Written exercise: Rewrite each of the entries below as a JSON list of strings, with one string per line and blank lines omitted.

----- Records shown

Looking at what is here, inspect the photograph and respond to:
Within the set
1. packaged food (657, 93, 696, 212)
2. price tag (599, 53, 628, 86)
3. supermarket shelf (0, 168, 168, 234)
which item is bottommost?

----------

The answer:
[
  "Looking at what is here, inspect the photograph and respond to:",
  "Within the set",
  "1. packaged food (657, 93, 696, 212)",
  "2. price tag (599, 53, 628, 86)",
  "3. supermarket shelf (0, 168, 168, 234)",
  "which item is bottommost?"
]